For years, states have been sounding the alarm about voter fraud and pushing laws to prevent it. One such law would require voters to prove their citizenship, with a birth certificate, passport, or the like, before casting a ballot. This month a federal court slapped down proof-of-citizenship laws, but not for good. The opinion leaves wiggle room, and state lawmakers are not giving up. They are, however, wasting their effort. Anti-fraud measures can make elections safer in some circumstances, but usually they either have no effect (other than creating red tape) or make matters worse. My research proves it. Let’s get up to speed. In 2004, Arizonans approved an initiative requiring voters to prove their citizenship before they could vote. In 2013, the Supreme Court held [PDF] that federal law—specifically, the National Voter Registration Act—preempted the initiative. That Act requires states to use a form, developed by the federal Election Assistance Commission, to register voters for federal elections. The form requires would-be voters to swear, under penalty of law, that they are US citizens. States can ask the EAC to add state-specific instructions to the federal form, including additional requirements on citizenship, but they cannot demand it. Other states—Alabama, Georgia, Kansas—adopted laws like Arizona’s, and they worked many channels to get them enforced. But their efforts failed. States courts, federal courts [PDF], and the EAC [PDF] put proof of citizenship on ice.

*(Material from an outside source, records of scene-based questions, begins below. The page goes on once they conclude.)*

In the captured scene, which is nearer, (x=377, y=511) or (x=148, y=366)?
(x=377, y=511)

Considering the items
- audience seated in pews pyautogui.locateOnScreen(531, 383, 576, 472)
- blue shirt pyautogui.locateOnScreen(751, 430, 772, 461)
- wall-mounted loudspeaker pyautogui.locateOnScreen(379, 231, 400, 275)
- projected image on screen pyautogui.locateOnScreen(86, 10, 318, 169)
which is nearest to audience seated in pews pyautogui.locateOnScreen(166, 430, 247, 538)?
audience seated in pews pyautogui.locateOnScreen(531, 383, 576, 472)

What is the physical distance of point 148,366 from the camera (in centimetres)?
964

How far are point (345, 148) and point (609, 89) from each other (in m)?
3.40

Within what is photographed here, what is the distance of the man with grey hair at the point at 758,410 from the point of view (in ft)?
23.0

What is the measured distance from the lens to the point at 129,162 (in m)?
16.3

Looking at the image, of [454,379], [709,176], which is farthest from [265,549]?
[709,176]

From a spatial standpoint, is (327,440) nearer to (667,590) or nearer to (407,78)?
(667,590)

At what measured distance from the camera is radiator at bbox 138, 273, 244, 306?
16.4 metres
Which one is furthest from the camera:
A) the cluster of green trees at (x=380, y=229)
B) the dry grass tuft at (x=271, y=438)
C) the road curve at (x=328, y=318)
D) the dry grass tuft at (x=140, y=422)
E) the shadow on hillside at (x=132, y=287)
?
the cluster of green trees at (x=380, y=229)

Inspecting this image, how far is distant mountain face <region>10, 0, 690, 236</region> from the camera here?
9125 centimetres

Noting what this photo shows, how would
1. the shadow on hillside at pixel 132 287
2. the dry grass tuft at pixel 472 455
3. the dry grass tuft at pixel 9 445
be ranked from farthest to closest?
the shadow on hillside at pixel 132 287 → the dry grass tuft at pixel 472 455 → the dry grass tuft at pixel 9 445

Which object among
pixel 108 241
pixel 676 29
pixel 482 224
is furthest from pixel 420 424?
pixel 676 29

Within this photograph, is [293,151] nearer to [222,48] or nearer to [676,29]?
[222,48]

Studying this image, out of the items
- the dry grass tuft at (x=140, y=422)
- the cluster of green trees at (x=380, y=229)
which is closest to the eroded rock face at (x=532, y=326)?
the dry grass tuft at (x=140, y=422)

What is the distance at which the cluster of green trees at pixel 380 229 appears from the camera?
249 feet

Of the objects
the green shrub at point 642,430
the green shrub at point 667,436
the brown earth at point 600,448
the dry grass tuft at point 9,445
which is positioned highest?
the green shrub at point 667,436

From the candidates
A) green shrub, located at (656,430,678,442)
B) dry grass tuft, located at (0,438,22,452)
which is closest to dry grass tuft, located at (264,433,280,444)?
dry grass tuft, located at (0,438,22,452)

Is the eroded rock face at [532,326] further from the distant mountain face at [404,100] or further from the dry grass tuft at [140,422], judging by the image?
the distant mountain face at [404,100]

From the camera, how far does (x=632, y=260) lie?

Until January. That’s when Brian Newby, the EAC’s executive director, granted permission to Alabama, Georgia and Kansas to require proof of citizenship while using the federal form. Newby‘s decision, which came with little explanation, generated heat. Thomas Hicks, an EAC commissioner, publicly rebuked [PDF] Newby, saying he exceeded his authority and contradicted EAC policy. When civil rights groups sued, the Department of Justice refused to support Newby, siding with the plaintiffs instead and urging a federal judge to block the decision. This left Kris Kobach, the Kansas secretary of state, to defend the EAC in court.
On September 9, the DC Circuit Court of Appeals ruled against [PDF] Kobach and company, ordering the EAC to remove proof-of-citizenship requirements from the federal form. On September 26, the court issued an opinion [PDF] explaining its order. With respect to Newby‘s decision, the court wrote, “it is difficult to imagine a more clear violation of the APA’s requirement that an agency ‘must examine the relevant data and articulate a satisfactory explanation for its action[.]'” The court also rejected the argument that eliminating proof of citizenship would leave states vulnerable to voter fraud.